Multiple Measures Placement Using Data Analytics: An Implementation and Early Impacts Report
By Elisabeth A. Barnett, Peter Bergman, Elizabeth Kopko, Vikash Reddy, Clive R. Belfield, and Susha Roy, with Dan Cullinan | September 2018
Because institutions often rely solely on standardized placement tests to determine students’ college readiness, many incoming community college students who could have succeeded in entry-level courses are required to take remedial math or English first. Referring these students to developmental education needlessly stalls their progress toward a degree, as they are forced to sink time and money into classes that do not earn them college credit.
CAPR is studying whether combining multiple measures, including placement test results and high school GPA, into a data analytics algorithm allows colleges to more accurately predict students’ performance in college-level math and English and thus place them in the courses that will best support their progress toward a degree. This report describes early results from CAPR’s experimental study of 13,000 students at seven New York community colleges who were randomly assigned to be placed using either standardized placement tests alone (control group) or multiple measures (program group).
While implementing the alternative placement system was more complex than expected, all seven colleges were successful in implementing it. And early impacts results indicate students placed using multiple methods were more likely to place into and complete college-level courses in their first term.
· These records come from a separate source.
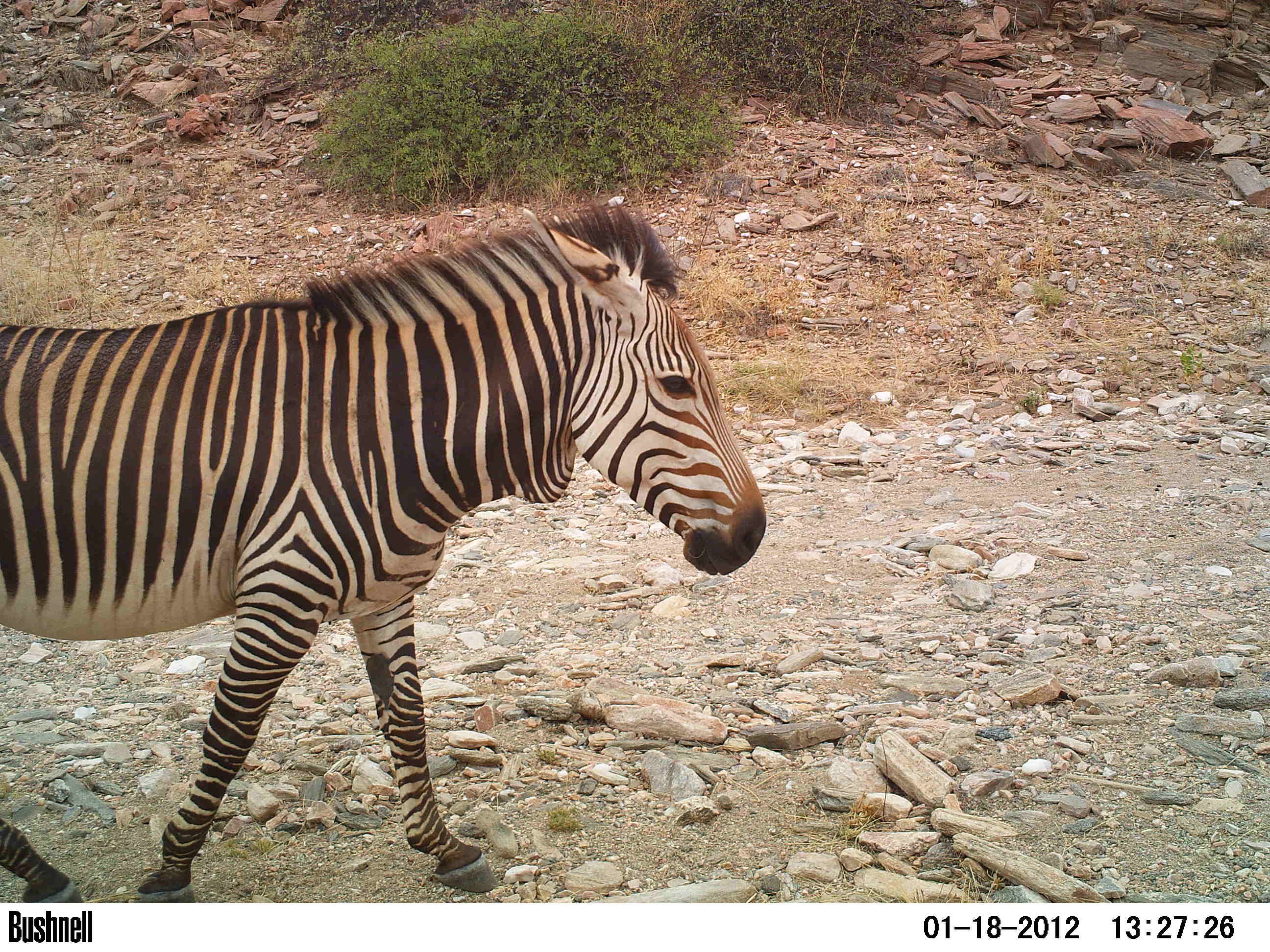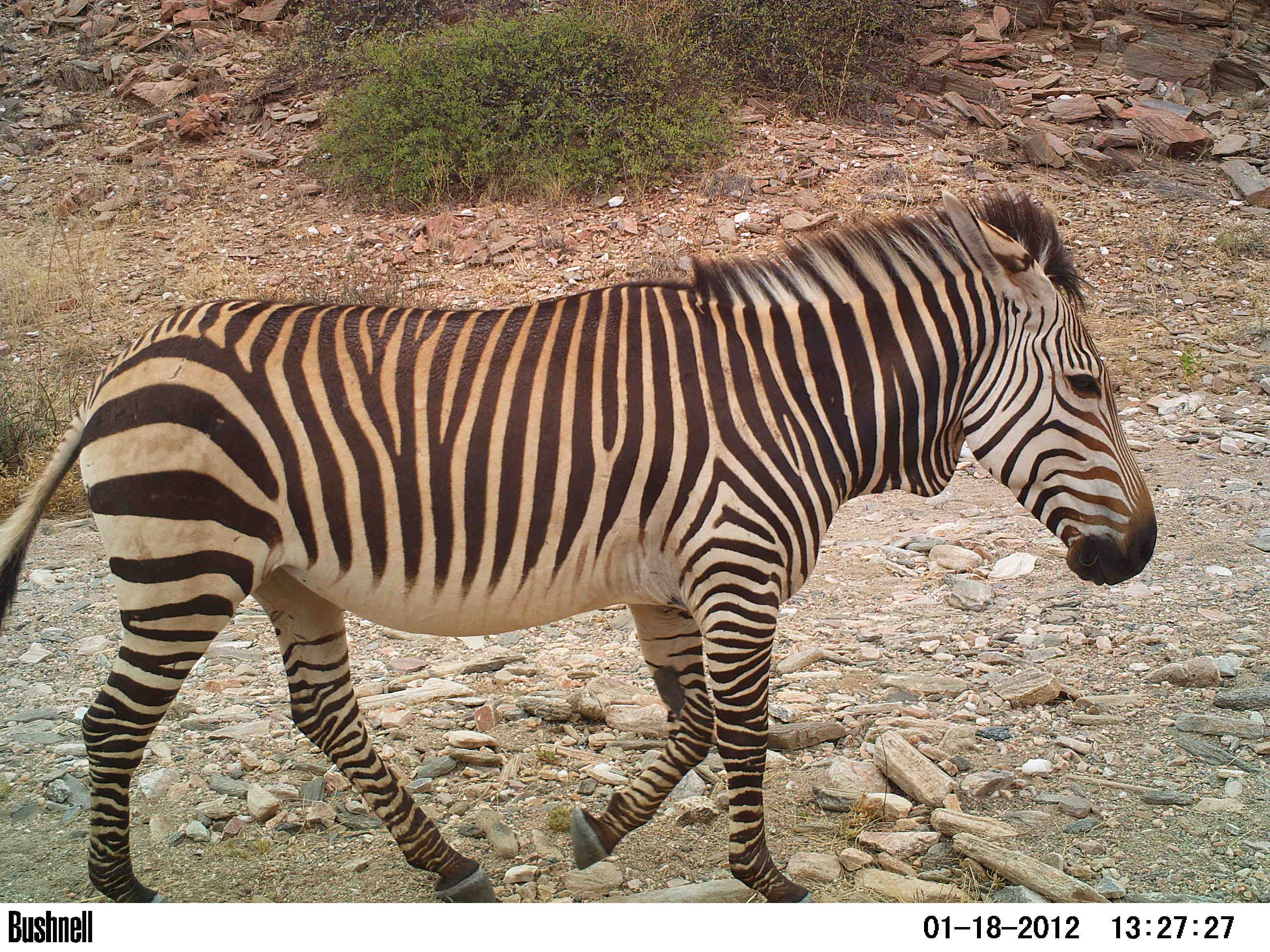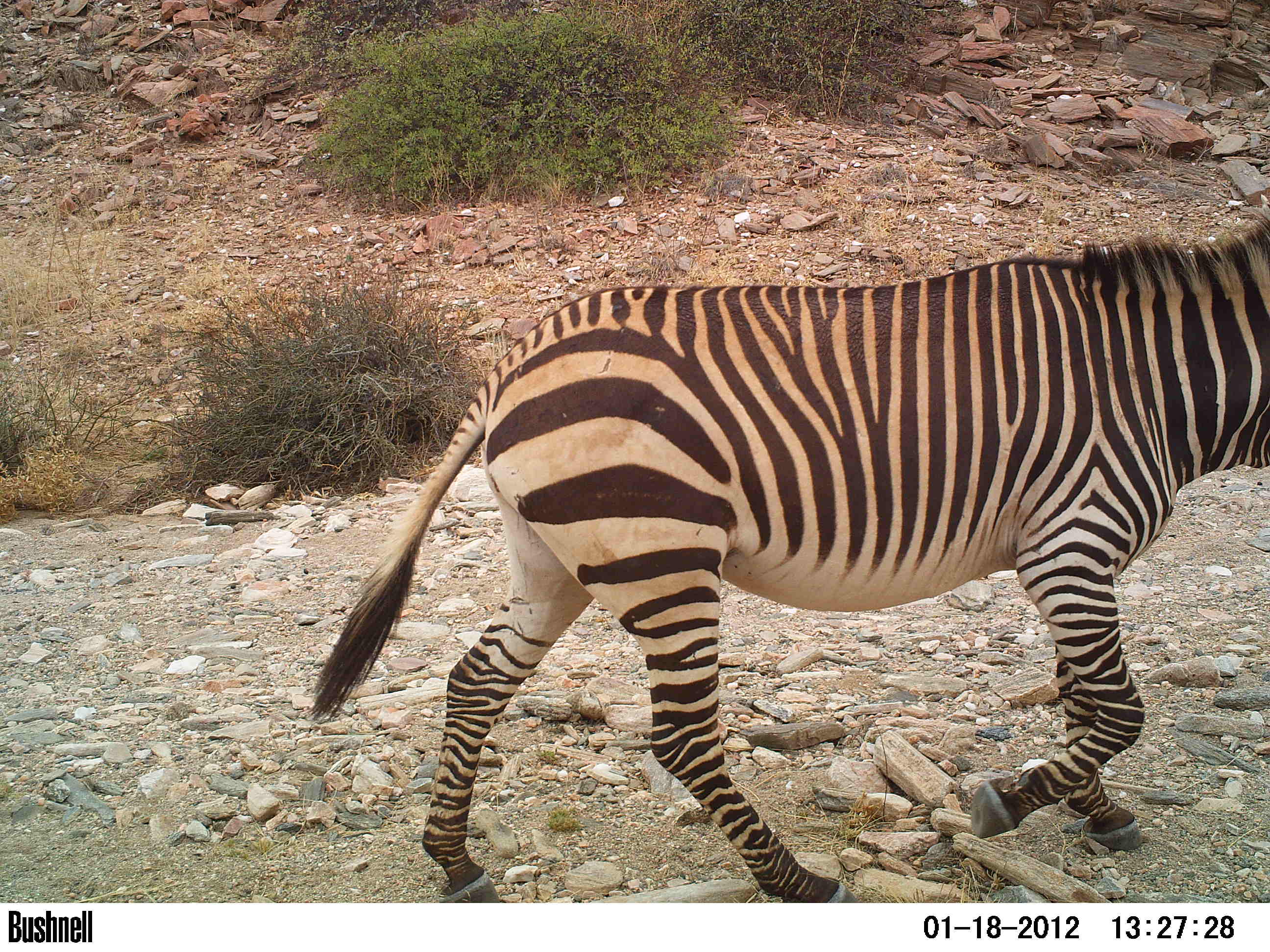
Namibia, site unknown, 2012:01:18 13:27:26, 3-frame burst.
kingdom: Animalia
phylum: Chordata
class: Mammalia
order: Perissodactyla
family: Equidae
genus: Equus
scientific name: Equus zebra hartmannae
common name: hartmann's mountain zebra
This is the first of two reports. The final report, to be released in 2019, will include data on students’ completion of introductory college-level courses, persistence, and accumulation of college credits over the longer term.
Key Findings
In math, 14 percent of program group students placed higher than they would have under a test-only system (i.e., in college-level), while 7 percent placed lower (i.e., in remedial).
In English, 41.5 percent of program students placed higher than they would have under a test-only system, while 6.5 percent placed lower.
Seventeen percent of students placed using multiple measures completed college-level math, compared with 14 percent of control group students; 40 percent of program group students completed college-level English, compared with 27 percent of control group students.